- Exercise prompt -
Please reproduce, word for word, the entire reminiscence below about DJ Riley and The Good Life.

- Passage to read -

I'm having a fit of nostalgia today thinking about people I've lost track of over the years. There are a couple occasions. One is that I'm backing up my contact list, and another is that I've been eyeballing some of the websites of the community organizations I used to hang with. Particularly outstanding in my mind is DJ Riley.
At the very beginning of the spoken word movement out here in LA, there was the primary joint called The Good Life. Right about the time I was just about ready to take my diary public I met with and hung out with the brothers at The Good Life. It was located in a strip mall on the corner of Exposition and Crenshaw and it was an all natural food kind of place. Yes there was a time when I used to chew on licorice roots. Got mine at The Good Life.
In fact, now that I think about it, I was probably one of the first posers who sat in coffee shops with a laptop computer saying "I'm a writer". It was a Zeos computer. This was back in 1990 or so. It had to be because Xerox never gave me a laptop, and I hadn't started reading Beloved much before then in my break with buppie brotherhood. So I think I should have the timing about right.
Right about this time, I was extraordinarily impressed with a progressive brother named Ron Daniels. I was I learned about him hanging with DJ and the brothers at The Good Life. The very first conversation I got into there was appropriately deep, and DJ, in his own inimitable way, was holding court. Somewhere in my Contacts are the names of the female urban planner and the UCLA undergrads I was talking to that day, as is the name of the political dude whose fund raiser I attended some weeks later as I began insinuating myself into local LA politics. What I most fondly remember was the apparent ease with which DJ inched into a wide variety of conversations, how he was level headed when others tended to shout.
DJ also has, or had, a radio show. Check out the article: It's hard to tell, looking at the site, if he's still around.
It turns out that DJ has a little bit of a blog, but he hasn't been very active on it. I can't remember the disease that put him in the chair, but I know it didn't mess with his brain. I think he might need some assistance to get his stuff online. At any rate, he's posing with notable blackfolks on his Flickr site, it's good to know he's still around. I'd like to hook up with him one day soon.

- Data records -

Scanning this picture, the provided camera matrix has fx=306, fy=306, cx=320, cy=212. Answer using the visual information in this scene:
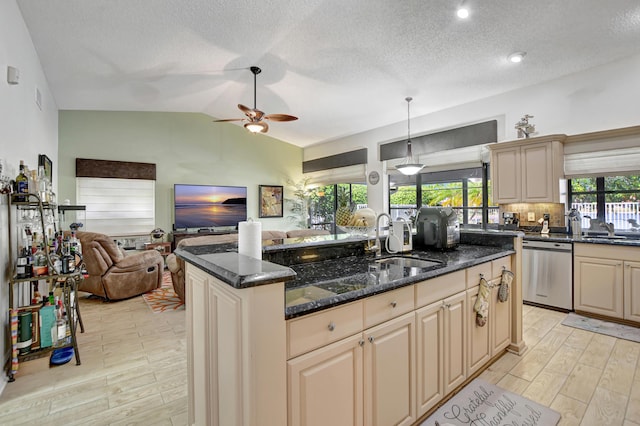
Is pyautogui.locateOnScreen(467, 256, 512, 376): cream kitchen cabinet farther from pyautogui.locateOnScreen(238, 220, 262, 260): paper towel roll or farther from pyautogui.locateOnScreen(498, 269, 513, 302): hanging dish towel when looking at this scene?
pyautogui.locateOnScreen(238, 220, 262, 260): paper towel roll

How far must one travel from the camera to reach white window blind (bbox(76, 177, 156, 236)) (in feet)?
19.3

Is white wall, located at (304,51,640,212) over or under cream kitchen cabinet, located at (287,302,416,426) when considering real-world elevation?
over

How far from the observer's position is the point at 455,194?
546 centimetres

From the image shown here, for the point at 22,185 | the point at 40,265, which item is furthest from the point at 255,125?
the point at 40,265

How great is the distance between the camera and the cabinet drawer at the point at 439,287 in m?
1.71

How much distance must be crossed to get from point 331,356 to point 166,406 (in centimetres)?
148

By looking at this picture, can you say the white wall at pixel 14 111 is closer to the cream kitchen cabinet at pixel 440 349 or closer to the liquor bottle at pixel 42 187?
the liquor bottle at pixel 42 187

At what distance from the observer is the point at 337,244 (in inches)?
88.7

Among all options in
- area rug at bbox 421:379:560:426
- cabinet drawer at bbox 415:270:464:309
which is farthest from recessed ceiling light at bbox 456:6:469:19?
area rug at bbox 421:379:560:426

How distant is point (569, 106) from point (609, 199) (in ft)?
4.31

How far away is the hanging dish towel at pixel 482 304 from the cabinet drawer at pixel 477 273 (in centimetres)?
5

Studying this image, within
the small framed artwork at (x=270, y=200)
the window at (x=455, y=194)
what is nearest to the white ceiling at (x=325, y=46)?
the window at (x=455, y=194)

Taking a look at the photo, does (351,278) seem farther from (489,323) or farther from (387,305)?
(489,323)

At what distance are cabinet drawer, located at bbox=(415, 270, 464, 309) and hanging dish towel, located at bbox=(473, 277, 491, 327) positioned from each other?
0.71 feet
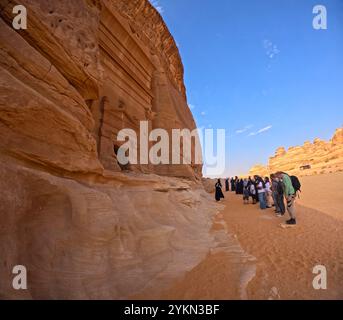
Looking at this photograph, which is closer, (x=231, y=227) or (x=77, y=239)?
(x=77, y=239)

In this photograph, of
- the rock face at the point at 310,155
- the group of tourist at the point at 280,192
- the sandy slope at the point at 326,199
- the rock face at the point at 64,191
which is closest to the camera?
the rock face at the point at 64,191

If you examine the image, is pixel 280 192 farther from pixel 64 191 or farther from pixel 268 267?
pixel 64 191

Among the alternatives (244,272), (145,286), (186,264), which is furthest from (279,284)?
(145,286)

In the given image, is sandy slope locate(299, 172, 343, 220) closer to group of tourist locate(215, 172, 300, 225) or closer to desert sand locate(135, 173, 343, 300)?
group of tourist locate(215, 172, 300, 225)

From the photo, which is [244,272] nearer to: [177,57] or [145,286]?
[145,286]

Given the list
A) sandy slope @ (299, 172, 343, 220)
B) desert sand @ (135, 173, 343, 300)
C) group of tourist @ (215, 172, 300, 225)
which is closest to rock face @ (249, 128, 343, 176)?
sandy slope @ (299, 172, 343, 220)

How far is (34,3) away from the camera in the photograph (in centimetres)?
327

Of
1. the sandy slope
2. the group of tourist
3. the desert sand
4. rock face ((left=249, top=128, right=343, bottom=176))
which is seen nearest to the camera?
the desert sand

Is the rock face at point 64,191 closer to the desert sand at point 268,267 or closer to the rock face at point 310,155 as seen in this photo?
the desert sand at point 268,267

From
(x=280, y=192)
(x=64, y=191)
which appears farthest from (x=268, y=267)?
(x=280, y=192)

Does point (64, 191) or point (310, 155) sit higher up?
point (310, 155)

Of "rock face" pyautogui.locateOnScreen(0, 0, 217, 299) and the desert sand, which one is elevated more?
"rock face" pyautogui.locateOnScreen(0, 0, 217, 299)

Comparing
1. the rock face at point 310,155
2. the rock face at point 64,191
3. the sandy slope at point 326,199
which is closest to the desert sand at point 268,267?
the rock face at point 64,191

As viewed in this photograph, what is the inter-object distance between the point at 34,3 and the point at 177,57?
50.4 feet
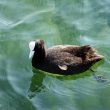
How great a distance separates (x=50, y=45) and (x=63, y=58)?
969mm

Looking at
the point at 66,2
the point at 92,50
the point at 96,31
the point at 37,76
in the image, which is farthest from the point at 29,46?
the point at 66,2

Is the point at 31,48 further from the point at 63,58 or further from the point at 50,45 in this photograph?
the point at 50,45

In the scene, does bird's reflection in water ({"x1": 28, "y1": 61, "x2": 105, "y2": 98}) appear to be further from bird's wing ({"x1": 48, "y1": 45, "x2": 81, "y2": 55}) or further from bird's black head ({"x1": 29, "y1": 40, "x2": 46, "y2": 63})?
bird's wing ({"x1": 48, "y1": 45, "x2": 81, "y2": 55})

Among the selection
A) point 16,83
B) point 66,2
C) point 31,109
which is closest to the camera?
point 31,109

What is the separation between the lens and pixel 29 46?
29.2 ft

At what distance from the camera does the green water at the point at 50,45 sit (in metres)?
8.32

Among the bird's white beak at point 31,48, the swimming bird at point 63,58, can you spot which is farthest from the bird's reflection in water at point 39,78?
the bird's white beak at point 31,48

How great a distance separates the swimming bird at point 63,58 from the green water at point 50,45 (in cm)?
17

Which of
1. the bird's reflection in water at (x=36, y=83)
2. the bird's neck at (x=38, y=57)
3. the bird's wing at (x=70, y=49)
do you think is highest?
the bird's wing at (x=70, y=49)

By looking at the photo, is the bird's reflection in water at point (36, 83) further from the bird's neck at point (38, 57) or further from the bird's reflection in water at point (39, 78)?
the bird's neck at point (38, 57)

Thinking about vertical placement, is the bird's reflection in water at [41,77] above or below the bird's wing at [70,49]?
below

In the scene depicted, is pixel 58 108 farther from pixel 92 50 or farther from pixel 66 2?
pixel 66 2

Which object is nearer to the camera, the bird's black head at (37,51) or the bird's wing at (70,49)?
the bird's black head at (37,51)

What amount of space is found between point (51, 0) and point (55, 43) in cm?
179
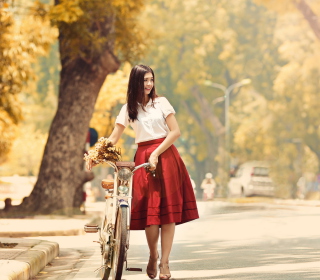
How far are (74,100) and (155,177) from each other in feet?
48.0

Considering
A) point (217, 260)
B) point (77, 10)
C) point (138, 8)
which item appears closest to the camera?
point (217, 260)

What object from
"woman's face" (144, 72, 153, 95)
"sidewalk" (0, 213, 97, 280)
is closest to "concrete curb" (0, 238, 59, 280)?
"sidewalk" (0, 213, 97, 280)

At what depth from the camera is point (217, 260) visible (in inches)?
451

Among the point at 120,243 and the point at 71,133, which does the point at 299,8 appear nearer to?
the point at 71,133

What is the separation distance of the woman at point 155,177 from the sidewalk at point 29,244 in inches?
49.2

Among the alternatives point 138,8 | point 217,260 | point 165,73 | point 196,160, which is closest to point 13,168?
point 196,160

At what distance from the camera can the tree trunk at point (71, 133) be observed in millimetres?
22812

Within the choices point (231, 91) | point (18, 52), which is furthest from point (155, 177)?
point (231, 91)

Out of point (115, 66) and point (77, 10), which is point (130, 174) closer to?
point (77, 10)

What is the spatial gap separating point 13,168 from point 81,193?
182ft

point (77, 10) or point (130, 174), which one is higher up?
point (77, 10)

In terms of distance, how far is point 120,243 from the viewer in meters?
8.00

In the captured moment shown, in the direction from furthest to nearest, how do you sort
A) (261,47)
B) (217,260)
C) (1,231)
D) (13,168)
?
(13,168)
(261,47)
(1,231)
(217,260)

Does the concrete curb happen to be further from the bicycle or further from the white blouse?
the white blouse
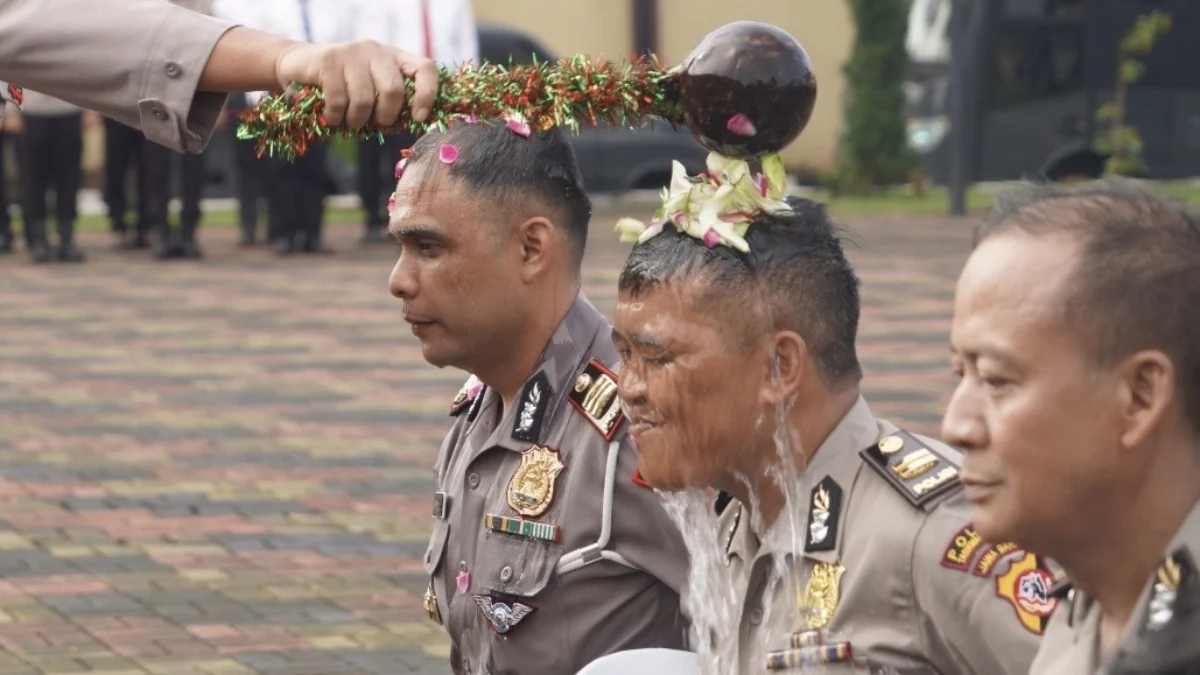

- Response to this task -
I'm having a fit of nostalgia today thinking about people I've lost track of over the years. There are a couple occasions. One is that I'm backing up my contact list, and another is that I've been eyeballing some of the websites of the community organizations I used to hang with. Particularly outstanding in my mind is DJ Riley.
At the very beginning of the spoken word movement out here in LA, there was the primary joint called The Good Life. Right about the time I was just about ready to take my diary public I met with and hung out with the brothers at The Good Life. It was located in a strip mall on the corner of Exposition and Crenshaw and it was an all natural food kind of place. Yes there was a time when I used to chew on licorice roots. Got mine at The Good Life.
In fact, now that I think about it, I was probably one of the first posers who sat in coffee shops with a laptop computer saying "I'm a writer". It was a Zeos computer. This was back in 1990 or so. It had to be because Xerox never gave me a laptop, and I hadn't started reading Beloved much before then in my break with buppie brotherhood. So I think I should have the timing about right.
Right about this time, I was extraordinarily impressed with a progressive brother named Ron Daniels. I was I learned about him hanging with DJ and the brothers at The Good Life. The very first conversation I got into there was appropriately deep, and DJ, in his own inimitable way, was holding court. Somewhere in my Contacts are the names of the female urban planner and the UCLA undergrads I was talking to that day, as is the name of the political dude whose fund raiser I attended some weeks later as I began insinuating myself into local LA politics. What I most fondly remember was the apparent ease with which DJ inched into a wide variety of conversations, how he was level headed when others tended to shout.
DJ also has, or had, a radio show. Check out the article: It's hard to tell, looking at the site, if he's still around.
It turns out that DJ has a little bit of a blog, but he hasn't been very active on it. I can't remember the disease that put him in the chair, but I know it didn't mess with his brain. I think he might need some assistance to get his stuff online. At any rate, he's posing with notable blackfolks on his Flickr site, it's good to know he's still around. I'd like to hook up with him one day soon.